Cumberland, in Allegany County, is beautiful—rural and relatively isolated, set in the foothills of the Appalachians. I practiced here for 25 years and still live here. Allegany is also one of the least healthy counties in Maryland, ranking 21 of 24. We are relatively poor and there is almost no public transportation. It’s been difficult to access any specialized care.
The new Women’s Health Center of Maryland held its ribbon-cutting this week. It promises to bring a greatly needed range of services to the region, including abortion. The clinic is being launched by the Women’s Health Center of West Virginia staff, which was forced to stop doing abortions in West Virginia after a near-total abortion ban there. The decision to relocate abortion services to western Maryland was very strategic—the clinic is south of Cumberland, a few miles from Keyser, West Virginia. It will fill an abortion desert, serving women from our state, southwestern Pennsylvania, and Ohio, which also now is restricting women’s access to care. The clinic notes it will provide a phased approach to gradually increase services, beginning with medical and surgical abortions, contraception, and STI testing and treatment. They will add breast and cervical cancer screening and gender-affirming hormone therapy soon.
In the first 100 days after the June 24, 2022, Dobbs v. Jackson Women’s Health Organization decision overturning Roe v. Wade, the Guttmacher Institute found that at least 66 clinics across 15 states stopped performing abortions. Now, “22 million women and girls of reproductive age in the US now live in states where abortion access is heavily restricted, and often totally inaccessible,” according to Human Rights Watch.
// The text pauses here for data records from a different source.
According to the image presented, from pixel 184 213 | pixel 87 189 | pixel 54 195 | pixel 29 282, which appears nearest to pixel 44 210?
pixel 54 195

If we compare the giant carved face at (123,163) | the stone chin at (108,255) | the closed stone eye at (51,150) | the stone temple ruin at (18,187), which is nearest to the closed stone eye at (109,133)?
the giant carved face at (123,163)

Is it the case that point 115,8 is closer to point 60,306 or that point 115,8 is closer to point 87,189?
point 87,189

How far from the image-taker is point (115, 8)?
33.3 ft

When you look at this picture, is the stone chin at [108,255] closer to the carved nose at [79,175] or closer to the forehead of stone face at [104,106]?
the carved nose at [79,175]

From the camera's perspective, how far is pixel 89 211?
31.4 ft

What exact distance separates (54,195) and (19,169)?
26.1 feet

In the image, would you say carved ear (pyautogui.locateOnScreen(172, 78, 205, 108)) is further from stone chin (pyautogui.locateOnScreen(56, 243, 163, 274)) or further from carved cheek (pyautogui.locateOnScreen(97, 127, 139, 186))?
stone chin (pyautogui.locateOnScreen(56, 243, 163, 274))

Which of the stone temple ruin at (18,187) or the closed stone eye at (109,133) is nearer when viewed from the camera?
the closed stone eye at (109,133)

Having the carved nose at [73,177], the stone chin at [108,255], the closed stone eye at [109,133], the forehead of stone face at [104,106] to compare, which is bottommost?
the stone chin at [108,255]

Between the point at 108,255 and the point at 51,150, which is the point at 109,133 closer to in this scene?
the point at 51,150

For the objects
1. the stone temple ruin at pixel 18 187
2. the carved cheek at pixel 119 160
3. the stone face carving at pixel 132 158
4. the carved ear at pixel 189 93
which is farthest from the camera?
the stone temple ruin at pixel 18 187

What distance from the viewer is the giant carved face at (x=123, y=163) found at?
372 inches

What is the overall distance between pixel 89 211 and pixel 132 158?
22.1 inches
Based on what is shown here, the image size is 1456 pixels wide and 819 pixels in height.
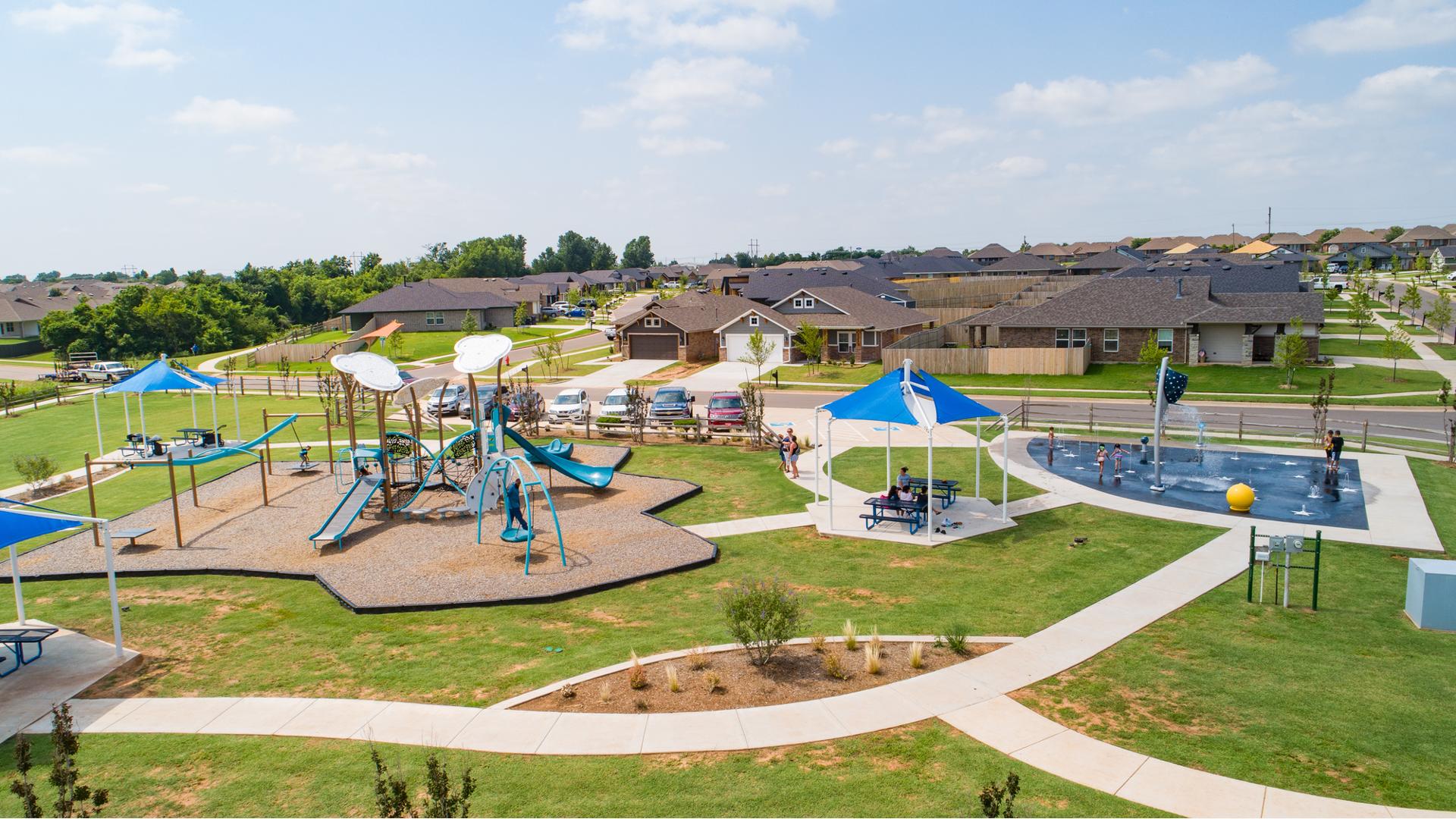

Even with MD Governor Moore declaring Maryland as a “safe haven” for those seeking an abortion, it’s not been easy for women here. While Maryland will have a constitutional amendment vote next year enshrining the right to abortion, our local representatives oppose this — even standing in opposition to allowing their constituents to vote. (McKay is also known, however, for wanting a vote in the western counties to secede from Maryland and join West Virginia). State Senator Mike McKay is ardently anti-choice; he and local commissioners have made their opposition to the clinic known. There were about a dozen all male protesters standing along the edge of the road holding signs and yelling at times. The clinic was well-prepared for this and there was no disruption.
On the other hand, Rep. David Trone spoke passionately at the ribbon cutting about our need to vote in light of the rightward shift of the Supreme Court. He emphasized that “Abortion rights are human rights.”
The president of Mountain Maryland Alliance for Reproductive Freedom, a nonpartisan, grassroots group of people from Allegany and Garrett counties. Cresta Kowalski, said, “This day is a day of celebration. The Women’s Health Center of Maryland will be a beacon of hope and light to people who’ve been in darkness for way too long.
She became teary as she noted that the LGBTQIA+ community, including her child, will now have “opportunities to receive gender-affirming health care by professionals in a non-judgemental and compassionate manner. They will no longer be wanting for care, in the darkness, but will have a place of hope and dignity in our rural community.”
Physician’s perspective
As a practicing physician, because of aggressive protesters in Hagerstown, I preferred referring women to clinics in Baltimore for safe abortions. But that is a several-hour drive, and Hagerstown’s clinic, with its more limited services, is almost 70 miles away and is very difficult for poor women without a car.
As a physician, I have cared for women who have had serious infections from a botched abortion. I am also aware of women forced to carry and deliver fetuses with fatal abnormalities (e.g., anencephaly, where part of the skull and brain are missing) because local hospitals refused to allow a late-term termination.
Some years ago, I strongly opposed the merger of the two local hospitals—Sacred Heart and Memorial Hospitals— because that would have put all health care in western Maryland under the restrictions of the Catholic church, with no accessible options. The proposed merger would have prohibited not only abortions, but vital contraceptives, tubal ligations, administration of Depot Provera (a long-acting contraceptive), and distribution of condoms, as well as affecting end-of-life care. (The prohibition on tubals would have forced women to go out of town and have a 2nd anesthesia and operation after their delivery). Counseling about HIV and STD prevention would have been prohibited. Due to the need for women study participants to be on effective contraception, many clinical trials for new medications would not have been allowed, severely limiting patients’ access to state-of-the- art care.
Wayne Goldner, MD, a retired abortion provider I have known for decades, applauded the decision to open a full women’s reproductive health clinic in Cumberland. He reiterated that by “Making abortion illegal or hard to obtain, the number of abortions does not go down, but morbidity and mortality goes up.
Women will have abortions no matter what the law says.” These restrictions “hurt the poor, single and minorities the most.” And, Goldner stressed, we should remember that such clinics save women’s lives each day.
For decades, my stance has been that healthcare decisions should be a medical decision between a patient and their physician and not dictated by anyone else’s personal or religious beliefs. It is great to see that coming to fruition in Maryland—particularly in our relatively depressed and isolated rural area.